As you can see in the example above, you need to ensure that your income can support this extra load. In this case, you’re looking at your existing loan ($400,000), your new borrowing amount ($400,000), and the $1,280,000 loan against your new investment property. That’s a total debt of $2,080,000, which is a significant increase.

Your lender will want to be extra sure your income can service this debt without getting into financial difficulty.

There’s good news, though. You can use the prospective rental income from your new investment property as part of the servicing calculations.

To do this, you need to get a rental appraisal from a real estate agent, who can then indicate what the estimated weekly rent may be.
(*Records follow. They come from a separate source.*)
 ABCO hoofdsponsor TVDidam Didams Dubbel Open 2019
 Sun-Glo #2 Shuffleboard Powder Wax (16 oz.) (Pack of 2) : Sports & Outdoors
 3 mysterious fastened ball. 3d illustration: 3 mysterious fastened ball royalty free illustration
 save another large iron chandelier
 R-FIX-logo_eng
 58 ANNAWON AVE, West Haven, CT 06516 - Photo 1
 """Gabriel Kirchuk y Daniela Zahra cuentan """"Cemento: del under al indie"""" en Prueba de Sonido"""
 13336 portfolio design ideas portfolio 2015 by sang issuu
So if you receive an estimate of $550 a week in rental income, you can use this in the servicing calculations to gain approval for the new debt amount.

How to access your equity

a woman researching new home loan options

Now that you’ve determined the equity you’ve got available, the next step is to do your research on current loan options.

At this point, it pays to be thorough—you’re going into even more debt, so you want to get the best loan possible. Be sure to check:

  • The interest rate you’re currently paying, and whether you can do better. Look around, and see what other banks and lenders are offering. Make note of the current fixed and variable rates. How does yours stack up?
  • The fee structure of your loan, when compared to those of other banks or lenders.
  • Any extra fees or charges that you may need to be aware of, such as lenders mortgage insurance.
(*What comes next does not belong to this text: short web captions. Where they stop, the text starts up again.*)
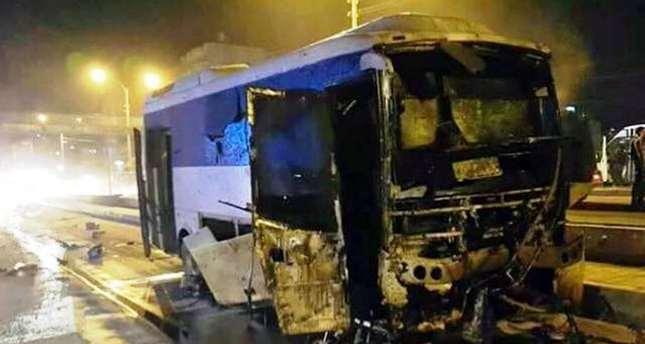 24 injured in PKK bomb attack on police bus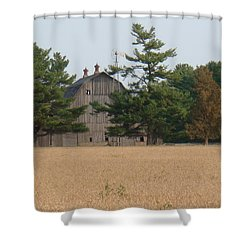 Shower Curtain featuring the photograph The Farm by Bonfire Photography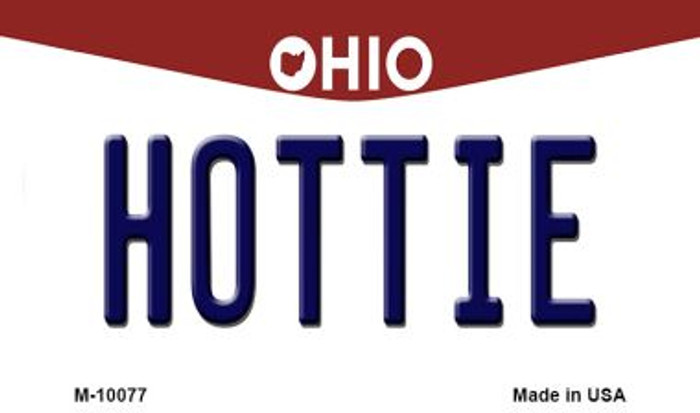 Hottie Ohio State License Plate Magnet M-10077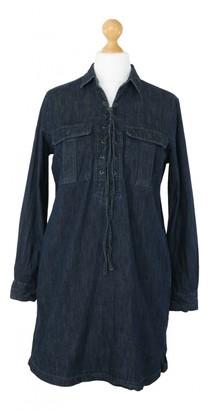 Denim & Supply Ralph Lauren Blue Cotton Dress for Women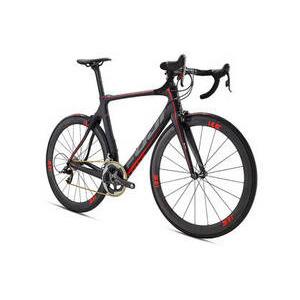 Photo of Fuji Transonic SL (2015) Bicycle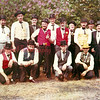 (1964) Excelsior Inn Shandy and Hill Trader Trapers and Mule Skinners decked out for Shamokin's Centennial. Pictured are, kneeing, from left, Claude Madara, Frank Motto, Jim Marand, Ed Kurtz; back, Jim Stahl, John Madara, Les Taylor, Sunky Oshuga, Don Madison, Joe Ryan, Whity Swisher, Art Klemick, Louie Kerstetter and John Jashner.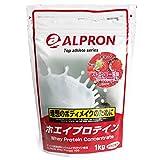 アルプロン -ALPRON- ホエイプロテイン ストロベリー風味 1kg アルプロン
This lets you know what else is out there, and where you could be getting a better deal on your new loan. You may also find there’s the opportunity for another bank to provide an offer on your existing loan.

Once you’ve decided to access your existing equity to buy an investment property, and you’ve found the best option for your situation, it’s time to get started. The next step is to get in touch with the lender and get the ball rolling.
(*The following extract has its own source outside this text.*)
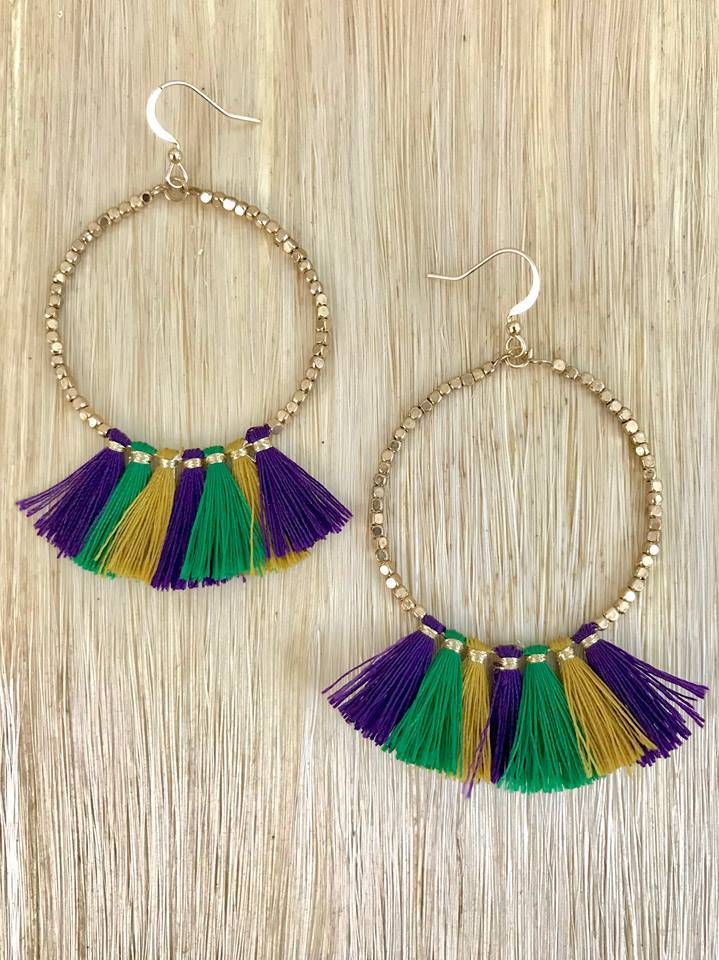 Purple, Green, and Gold Circle Tassel Earrings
As a new property investor, you may want to choose to go through a mortgage broker during this process. A mortgage broker will have access to a wider range of loan products and lenders, and they know the business better than anyone. After all, their job is to get you the right loan that you can continue servicing. They do the research for you, and can apply for your investment property loan on your behalf.

They know the ins and outs of navigating the mortgage world—and that the lowest rate isn’t always the best long-term rate. Conditions can vary, it could be a lower-rate introductory offer for a set period of time, and there could be other fine print involved.

So be sure to find a mortgage broker that you trust, and you can be honest with, and feel open to be clear on what you want.

Be mindful when looking to access your equity

Even though it may seem like you’ve got plenty of equity in your home, there are other factors that can work against you in your borrowing power. Banks and lenders take into account other factors. These include:

  • The age of you and your partner
  • Whether or not you have children
  • Your incomes
  • Any additional debts against you

The notional amount of equity in your home isn’t a given, so it’s best not to pin all your hopes on that one figure.

Nor is it wise to always extract the maximum value of the equity available to you. Using the entirety of your home equity means you won’t have any extra value or funds available in an emergency, or if things fall through.

It’s recommended to always have emergency funds available. Whether it’s a savings account, liquid assets, or money under the mattress—you need an emergency amount you can fall back on if things go awry.

The final word

Understanding the equity in your home can be a powerful thing. By calculating your useable equity, you’re able to determine the borrowing power you have to purchase an investment property.

You can also use this figure to unlock more equity in your home, whether it’s through paying down debt, or undertaking renovations to add more value.

But while determining your equity to buy an investment property is exciting, you need to be sure you can service the new loan first.

So when looking to use equity in your home to buy an investment property, it’s critical to get the right financial advice.